Items in a dataset listing
______
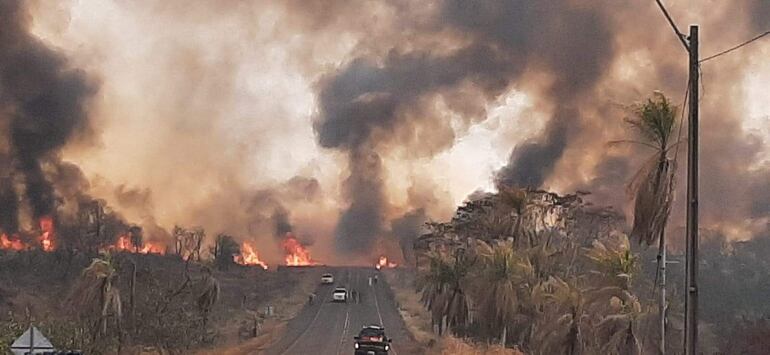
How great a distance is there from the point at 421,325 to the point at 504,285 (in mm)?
26401

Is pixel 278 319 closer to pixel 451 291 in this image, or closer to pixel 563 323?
pixel 451 291

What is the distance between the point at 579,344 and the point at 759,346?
12.1m

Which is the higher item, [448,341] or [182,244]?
[182,244]

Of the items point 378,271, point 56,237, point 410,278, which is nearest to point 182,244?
point 56,237

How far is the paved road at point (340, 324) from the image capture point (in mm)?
50469

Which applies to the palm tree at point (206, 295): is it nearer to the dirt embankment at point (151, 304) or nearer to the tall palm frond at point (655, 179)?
the dirt embankment at point (151, 304)

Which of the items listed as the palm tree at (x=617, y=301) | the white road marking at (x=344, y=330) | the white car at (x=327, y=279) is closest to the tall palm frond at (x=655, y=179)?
the palm tree at (x=617, y=301)

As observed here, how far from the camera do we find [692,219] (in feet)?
55.9

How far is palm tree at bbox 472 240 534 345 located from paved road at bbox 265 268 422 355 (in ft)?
25.2

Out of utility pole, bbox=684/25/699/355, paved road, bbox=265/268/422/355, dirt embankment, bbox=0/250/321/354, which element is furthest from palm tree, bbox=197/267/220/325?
utility pole, bbox=684/25/699/355

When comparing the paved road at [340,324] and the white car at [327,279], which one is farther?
the white car at [327,279]

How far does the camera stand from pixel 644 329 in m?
27.9

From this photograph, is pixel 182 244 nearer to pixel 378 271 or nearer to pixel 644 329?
pixel 378 271

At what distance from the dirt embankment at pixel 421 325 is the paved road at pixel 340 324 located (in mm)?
746
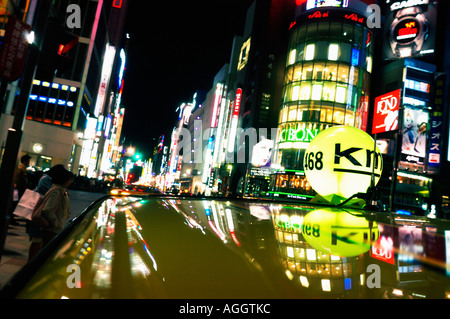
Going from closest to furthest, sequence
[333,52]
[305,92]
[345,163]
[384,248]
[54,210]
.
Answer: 1. [384,248]
2. [54,210]
3. [345,163]
4. [305,92]
5. [333,52]

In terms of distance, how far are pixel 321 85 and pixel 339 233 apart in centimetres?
3597

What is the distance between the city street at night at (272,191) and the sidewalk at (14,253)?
0.05 m

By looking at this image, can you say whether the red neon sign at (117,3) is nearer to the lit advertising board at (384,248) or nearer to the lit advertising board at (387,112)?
the lit advertising board at (387,112)

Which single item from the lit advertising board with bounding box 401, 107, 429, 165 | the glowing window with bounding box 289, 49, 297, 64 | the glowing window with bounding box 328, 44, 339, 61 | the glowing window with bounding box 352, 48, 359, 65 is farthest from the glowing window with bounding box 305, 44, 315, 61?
the lit advertising board with bounding box 401, 107, 429, 165

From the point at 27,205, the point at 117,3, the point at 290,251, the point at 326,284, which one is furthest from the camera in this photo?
the point at 117,3

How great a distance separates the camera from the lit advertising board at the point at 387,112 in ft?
107

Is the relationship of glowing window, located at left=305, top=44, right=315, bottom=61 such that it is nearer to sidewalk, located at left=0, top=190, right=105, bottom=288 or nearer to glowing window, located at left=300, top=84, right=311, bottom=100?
glowing window, located at left=300, top=84, right=311, bottom=100

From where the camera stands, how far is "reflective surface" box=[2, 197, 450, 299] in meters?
0.84

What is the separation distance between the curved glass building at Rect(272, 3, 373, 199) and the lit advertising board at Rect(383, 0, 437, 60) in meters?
3.36

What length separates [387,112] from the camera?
33.6 m

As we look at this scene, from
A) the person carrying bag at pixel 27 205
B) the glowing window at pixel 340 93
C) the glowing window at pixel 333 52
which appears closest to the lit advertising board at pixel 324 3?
the glowing window at pixel 333 52

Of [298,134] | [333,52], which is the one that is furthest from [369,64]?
[298,134]

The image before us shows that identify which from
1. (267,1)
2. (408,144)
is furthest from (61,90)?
(408,144)

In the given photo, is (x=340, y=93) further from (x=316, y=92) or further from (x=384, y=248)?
(x=384, y=248)
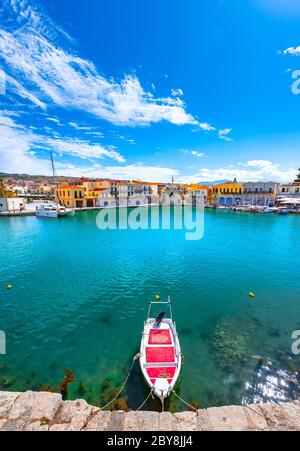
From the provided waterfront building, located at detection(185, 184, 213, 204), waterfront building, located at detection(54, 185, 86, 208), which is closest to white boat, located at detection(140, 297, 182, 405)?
waterfront building, located at detection(54, 185, 86, 208)

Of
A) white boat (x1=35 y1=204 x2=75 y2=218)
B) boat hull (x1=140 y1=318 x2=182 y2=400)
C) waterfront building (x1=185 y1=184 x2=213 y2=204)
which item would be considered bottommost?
boat hull (x1=140 y1=318 x2=182 y2=400)

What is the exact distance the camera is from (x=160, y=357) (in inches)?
309

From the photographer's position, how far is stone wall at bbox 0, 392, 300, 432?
15.5ft

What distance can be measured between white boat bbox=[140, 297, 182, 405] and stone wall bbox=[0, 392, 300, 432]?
4.96ft

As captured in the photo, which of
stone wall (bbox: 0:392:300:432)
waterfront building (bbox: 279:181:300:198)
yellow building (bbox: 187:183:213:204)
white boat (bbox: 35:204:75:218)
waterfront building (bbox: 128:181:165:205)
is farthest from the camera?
yellow building (bbox: 187:183:213:204)

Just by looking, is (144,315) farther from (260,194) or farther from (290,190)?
(290,190)

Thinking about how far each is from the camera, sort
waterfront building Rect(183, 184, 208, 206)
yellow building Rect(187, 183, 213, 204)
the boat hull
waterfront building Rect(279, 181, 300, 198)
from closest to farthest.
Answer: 1. the boat hull
2. waterfront building Rect(279, 181, 300, 198)
3. waterfront building Rect(183, 184, 208, 206)
4. yellow building Rect(187, 183, 213, 204)

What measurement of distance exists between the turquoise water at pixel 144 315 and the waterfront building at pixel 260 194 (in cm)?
5567

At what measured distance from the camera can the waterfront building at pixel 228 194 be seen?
78.1 m

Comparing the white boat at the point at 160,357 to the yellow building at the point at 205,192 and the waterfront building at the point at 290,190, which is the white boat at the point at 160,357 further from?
the yellow building at the point at 205,192

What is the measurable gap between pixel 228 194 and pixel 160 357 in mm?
80385

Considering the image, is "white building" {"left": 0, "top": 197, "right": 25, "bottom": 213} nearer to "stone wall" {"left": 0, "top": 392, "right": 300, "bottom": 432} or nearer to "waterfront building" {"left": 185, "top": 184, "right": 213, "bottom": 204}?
"stone wall" {"left": 0, "top": 392, "right": 300, "bottom": 432}

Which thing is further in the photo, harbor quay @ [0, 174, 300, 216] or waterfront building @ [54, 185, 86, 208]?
waterfront building @ [54, 185, 86, 208]

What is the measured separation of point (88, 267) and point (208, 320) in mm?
11997
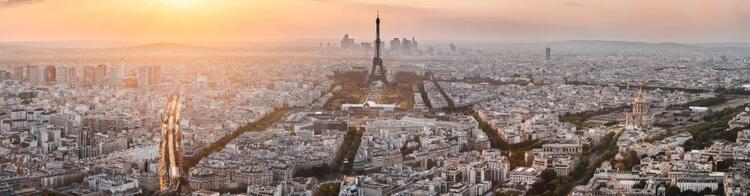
______
GIVEN REQUEST:
Count the lines of the listing above that contain the string "utility", treating uppercase and lowercase as different, and give only the number.

REPLY:
2